My super duper baby turned 5 this week. Her cousin had a birthday the week before, and my daughter received her lovely presents at that birthday party. I didn’t throw one. I am not sure I know how to any more. This is the age when tears start to come, and grieving begins, for me. When I was her age, I was already reading. While I can’t be sure she doesn’t read (she identifies letters, and sits for ages looking at her books very intently)- she is still nonverbal, and I’m still not a part of her world. I keep wondering where all the time went, all the time I was planning to do all her therapies and work with her. I have days where I want to sit down and work with her, but I know we don’t exactly have a food safe kitchen. Hours pass while I try very hard to make a dent. She comes for attention, and grabs my hair. I hear the advisor from my old LEND (Leadership Education in Neurodevelopmental Disabilities) program discussing how parents just aren’t proactive enough about their kids’ misbehavior when they’re little, so it escalates as they get older and it isn’t so cute any more.
The truth is, I want her to touch my hair. I have nothing else with which to connect with my daughter, and she has no way to connect with me. We used to use a communication board on the iPad- but she didn’t have 24 hour access to that. So we got an iPad that she could always access–and then she wanted nothing but the games. Eventually, she found that her communication app was a great place to stim on mommy’s prerecorded voice- and that was the end of functional iPad use. I worked so hard to give her early access to these things. I was a proactive mom, she was a precocious dup15q child and ahead of the game. Somewhere, though, life got in the way. The signs she knew are gone. I can tell she knows what they mean. She doesn’t use them.

*Task instructions*. Pick up the piece about the nonverbal daughter turning five right after its last sentence and keep writing in the same voice. The records that come next are separate material and have nothing to do with the piece about the nonverbal daughter turning five.

*Information*.
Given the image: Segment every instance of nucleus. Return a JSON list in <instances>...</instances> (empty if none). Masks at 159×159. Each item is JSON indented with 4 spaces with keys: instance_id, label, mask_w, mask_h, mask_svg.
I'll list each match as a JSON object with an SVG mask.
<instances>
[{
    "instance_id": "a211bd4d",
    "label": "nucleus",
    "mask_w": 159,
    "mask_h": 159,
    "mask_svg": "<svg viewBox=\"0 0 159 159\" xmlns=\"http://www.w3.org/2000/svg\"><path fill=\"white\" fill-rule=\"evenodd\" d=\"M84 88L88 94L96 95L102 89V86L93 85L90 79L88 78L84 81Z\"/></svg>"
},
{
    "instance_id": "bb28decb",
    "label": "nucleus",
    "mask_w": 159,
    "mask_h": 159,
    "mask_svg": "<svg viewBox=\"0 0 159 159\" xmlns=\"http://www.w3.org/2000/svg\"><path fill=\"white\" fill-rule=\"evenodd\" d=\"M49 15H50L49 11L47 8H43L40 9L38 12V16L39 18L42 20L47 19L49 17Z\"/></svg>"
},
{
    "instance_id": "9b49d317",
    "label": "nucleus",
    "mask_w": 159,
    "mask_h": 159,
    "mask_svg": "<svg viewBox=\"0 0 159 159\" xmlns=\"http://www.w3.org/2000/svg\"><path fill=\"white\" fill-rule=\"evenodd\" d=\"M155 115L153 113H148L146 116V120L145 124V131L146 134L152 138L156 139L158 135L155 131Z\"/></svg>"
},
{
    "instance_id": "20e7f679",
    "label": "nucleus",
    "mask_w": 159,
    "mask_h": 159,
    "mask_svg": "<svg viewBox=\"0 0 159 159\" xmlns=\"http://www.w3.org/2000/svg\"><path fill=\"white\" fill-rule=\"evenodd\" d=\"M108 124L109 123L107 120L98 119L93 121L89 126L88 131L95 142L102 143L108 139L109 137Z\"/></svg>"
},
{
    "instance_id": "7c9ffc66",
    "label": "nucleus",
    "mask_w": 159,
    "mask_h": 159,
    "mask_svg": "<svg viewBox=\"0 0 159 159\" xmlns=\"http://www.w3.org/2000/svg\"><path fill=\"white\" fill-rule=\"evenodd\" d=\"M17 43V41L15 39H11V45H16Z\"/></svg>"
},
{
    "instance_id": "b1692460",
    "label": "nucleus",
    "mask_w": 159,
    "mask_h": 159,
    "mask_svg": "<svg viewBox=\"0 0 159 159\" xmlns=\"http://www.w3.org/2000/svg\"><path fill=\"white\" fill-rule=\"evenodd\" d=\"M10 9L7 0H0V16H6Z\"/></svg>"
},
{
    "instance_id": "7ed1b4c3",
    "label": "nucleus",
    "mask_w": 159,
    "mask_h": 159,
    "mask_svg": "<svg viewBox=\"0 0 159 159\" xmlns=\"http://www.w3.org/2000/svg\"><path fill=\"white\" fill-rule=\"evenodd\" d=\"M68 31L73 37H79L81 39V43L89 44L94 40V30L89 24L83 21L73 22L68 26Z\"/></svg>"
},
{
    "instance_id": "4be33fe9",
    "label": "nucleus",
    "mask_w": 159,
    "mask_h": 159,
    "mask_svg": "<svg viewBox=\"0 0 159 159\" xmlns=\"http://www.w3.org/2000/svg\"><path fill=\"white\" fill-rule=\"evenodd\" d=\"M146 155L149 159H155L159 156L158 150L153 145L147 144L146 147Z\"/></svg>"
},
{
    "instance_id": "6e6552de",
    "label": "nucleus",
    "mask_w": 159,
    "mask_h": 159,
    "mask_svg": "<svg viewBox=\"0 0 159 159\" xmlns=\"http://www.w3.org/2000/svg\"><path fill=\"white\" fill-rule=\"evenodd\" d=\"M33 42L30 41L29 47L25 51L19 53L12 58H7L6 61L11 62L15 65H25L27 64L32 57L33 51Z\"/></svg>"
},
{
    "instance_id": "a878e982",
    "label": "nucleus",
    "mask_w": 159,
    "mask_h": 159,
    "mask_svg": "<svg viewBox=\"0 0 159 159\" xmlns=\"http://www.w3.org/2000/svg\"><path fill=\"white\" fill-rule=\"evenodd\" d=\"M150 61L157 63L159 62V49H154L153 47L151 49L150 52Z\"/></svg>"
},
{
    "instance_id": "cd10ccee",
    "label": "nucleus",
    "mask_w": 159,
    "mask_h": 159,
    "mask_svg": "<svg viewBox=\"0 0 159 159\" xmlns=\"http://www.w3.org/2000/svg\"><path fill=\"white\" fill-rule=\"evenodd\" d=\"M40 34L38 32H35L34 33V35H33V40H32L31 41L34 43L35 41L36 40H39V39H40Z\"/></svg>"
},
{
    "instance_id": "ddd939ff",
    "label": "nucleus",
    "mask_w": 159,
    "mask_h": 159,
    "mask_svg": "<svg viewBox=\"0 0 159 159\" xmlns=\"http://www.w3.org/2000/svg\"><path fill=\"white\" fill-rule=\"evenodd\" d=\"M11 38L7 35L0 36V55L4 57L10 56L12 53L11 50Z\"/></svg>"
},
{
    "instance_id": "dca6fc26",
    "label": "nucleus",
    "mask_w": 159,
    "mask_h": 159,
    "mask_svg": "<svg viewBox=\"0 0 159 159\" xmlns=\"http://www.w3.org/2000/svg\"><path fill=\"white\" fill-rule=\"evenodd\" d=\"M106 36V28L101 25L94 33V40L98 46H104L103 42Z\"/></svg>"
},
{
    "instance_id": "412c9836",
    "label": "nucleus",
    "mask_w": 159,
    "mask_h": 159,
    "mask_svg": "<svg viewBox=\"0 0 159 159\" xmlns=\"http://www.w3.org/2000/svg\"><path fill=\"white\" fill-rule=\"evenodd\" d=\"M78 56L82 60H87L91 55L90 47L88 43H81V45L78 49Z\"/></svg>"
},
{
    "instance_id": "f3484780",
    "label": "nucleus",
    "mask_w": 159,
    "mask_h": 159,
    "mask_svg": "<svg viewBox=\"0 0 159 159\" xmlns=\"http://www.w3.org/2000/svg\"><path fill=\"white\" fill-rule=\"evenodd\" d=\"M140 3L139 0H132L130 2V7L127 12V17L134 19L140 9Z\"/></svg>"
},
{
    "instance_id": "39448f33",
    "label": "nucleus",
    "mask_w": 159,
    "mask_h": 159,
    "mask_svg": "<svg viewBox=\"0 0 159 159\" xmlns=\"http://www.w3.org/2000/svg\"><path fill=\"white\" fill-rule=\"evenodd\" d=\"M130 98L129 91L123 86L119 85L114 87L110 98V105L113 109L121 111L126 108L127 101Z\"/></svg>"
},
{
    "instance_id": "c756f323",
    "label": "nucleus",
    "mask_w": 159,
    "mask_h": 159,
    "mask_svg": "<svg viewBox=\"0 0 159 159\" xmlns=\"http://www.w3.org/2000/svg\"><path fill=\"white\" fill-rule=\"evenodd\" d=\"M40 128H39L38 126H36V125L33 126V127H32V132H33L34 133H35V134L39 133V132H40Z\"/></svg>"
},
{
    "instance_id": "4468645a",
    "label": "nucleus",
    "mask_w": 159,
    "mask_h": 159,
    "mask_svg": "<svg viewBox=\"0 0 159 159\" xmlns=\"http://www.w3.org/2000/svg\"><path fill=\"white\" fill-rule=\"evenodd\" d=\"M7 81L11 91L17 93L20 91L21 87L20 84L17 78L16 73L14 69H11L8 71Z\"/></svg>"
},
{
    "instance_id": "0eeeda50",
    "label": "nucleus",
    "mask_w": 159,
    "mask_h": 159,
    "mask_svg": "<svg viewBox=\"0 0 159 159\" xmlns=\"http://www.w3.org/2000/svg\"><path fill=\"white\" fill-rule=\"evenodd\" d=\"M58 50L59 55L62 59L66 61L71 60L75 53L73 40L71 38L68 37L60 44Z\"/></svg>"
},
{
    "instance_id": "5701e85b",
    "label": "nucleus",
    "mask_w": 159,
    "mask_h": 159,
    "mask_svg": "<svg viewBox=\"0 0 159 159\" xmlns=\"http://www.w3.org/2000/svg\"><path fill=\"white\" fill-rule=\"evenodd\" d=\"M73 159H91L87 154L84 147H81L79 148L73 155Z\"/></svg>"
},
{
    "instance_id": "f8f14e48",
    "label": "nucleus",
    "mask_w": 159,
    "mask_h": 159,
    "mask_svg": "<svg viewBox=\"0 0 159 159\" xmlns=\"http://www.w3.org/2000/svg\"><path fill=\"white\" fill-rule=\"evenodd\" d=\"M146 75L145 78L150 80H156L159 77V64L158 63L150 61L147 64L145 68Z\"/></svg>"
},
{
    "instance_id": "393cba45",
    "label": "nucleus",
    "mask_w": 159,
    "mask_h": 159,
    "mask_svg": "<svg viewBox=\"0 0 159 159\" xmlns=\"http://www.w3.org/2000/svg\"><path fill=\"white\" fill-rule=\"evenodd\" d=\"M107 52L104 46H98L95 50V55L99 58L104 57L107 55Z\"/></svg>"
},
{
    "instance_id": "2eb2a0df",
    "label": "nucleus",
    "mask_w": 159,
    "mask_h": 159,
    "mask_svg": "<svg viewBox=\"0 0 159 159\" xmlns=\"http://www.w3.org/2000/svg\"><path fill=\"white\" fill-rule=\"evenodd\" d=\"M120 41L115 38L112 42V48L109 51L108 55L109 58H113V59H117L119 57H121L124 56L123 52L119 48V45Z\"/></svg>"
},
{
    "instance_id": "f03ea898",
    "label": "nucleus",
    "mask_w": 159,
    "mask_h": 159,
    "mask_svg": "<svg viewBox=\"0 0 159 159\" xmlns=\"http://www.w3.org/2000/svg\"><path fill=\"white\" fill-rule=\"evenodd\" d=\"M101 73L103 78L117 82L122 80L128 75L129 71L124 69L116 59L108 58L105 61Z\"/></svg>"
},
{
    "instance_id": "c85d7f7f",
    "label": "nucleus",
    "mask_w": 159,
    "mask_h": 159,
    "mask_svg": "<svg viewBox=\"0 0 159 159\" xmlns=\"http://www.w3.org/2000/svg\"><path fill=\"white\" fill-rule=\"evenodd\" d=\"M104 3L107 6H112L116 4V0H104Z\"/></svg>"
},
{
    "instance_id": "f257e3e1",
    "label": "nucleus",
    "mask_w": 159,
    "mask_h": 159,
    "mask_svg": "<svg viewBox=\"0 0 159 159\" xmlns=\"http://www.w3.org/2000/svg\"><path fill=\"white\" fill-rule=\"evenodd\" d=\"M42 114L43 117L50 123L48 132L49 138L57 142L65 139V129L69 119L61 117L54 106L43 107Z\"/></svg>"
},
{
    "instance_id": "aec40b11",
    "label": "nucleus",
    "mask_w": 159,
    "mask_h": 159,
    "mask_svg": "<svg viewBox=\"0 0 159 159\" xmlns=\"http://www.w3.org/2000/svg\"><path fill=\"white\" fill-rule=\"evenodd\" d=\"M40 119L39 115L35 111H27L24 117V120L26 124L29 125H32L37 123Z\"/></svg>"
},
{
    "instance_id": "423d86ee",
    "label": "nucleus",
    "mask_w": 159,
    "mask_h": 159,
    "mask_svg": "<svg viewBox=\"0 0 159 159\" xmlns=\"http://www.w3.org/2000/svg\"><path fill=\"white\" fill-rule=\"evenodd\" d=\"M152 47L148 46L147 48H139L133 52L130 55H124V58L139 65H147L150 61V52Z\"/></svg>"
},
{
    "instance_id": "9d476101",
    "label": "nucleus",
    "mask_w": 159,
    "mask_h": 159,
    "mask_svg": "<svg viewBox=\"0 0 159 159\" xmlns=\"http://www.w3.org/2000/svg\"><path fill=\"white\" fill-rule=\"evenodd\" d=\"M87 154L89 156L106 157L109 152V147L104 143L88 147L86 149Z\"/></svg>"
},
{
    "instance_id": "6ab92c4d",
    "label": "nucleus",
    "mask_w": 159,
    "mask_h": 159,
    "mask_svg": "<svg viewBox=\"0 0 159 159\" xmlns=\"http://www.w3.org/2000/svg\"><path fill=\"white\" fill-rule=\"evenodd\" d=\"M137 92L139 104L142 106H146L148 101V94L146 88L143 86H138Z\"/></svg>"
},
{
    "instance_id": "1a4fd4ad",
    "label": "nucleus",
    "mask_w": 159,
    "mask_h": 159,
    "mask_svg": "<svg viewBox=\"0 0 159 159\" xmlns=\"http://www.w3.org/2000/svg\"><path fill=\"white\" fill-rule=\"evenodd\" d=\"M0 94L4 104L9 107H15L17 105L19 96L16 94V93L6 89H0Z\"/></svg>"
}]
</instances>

*Response to the exercise*.
The year she turned two, I thought I was being proactive, and got her an autism diagnosis. I called around and found an autism school in the state that practiced the Early Start Denver Model. They said that, by the time she got in, she’d be past three years old, and they wouldn’t have enough time to work with her before she turned 5 and the skills were inappropriate for her. I decided to work with her on my own.
The teachers have had the same struggle we have at home. They will do a skill one week in therapy, only to have it disappear for weeks and months.
I just don’t know what to do. “It didn’t generalize, is all. She hasn’t lost anything-” the specialist at Memphis tells us. Really? You mean to tell me she learns a method of communication that works at school, home, and grandparents home, with a variety of adults, and it’s not generalized?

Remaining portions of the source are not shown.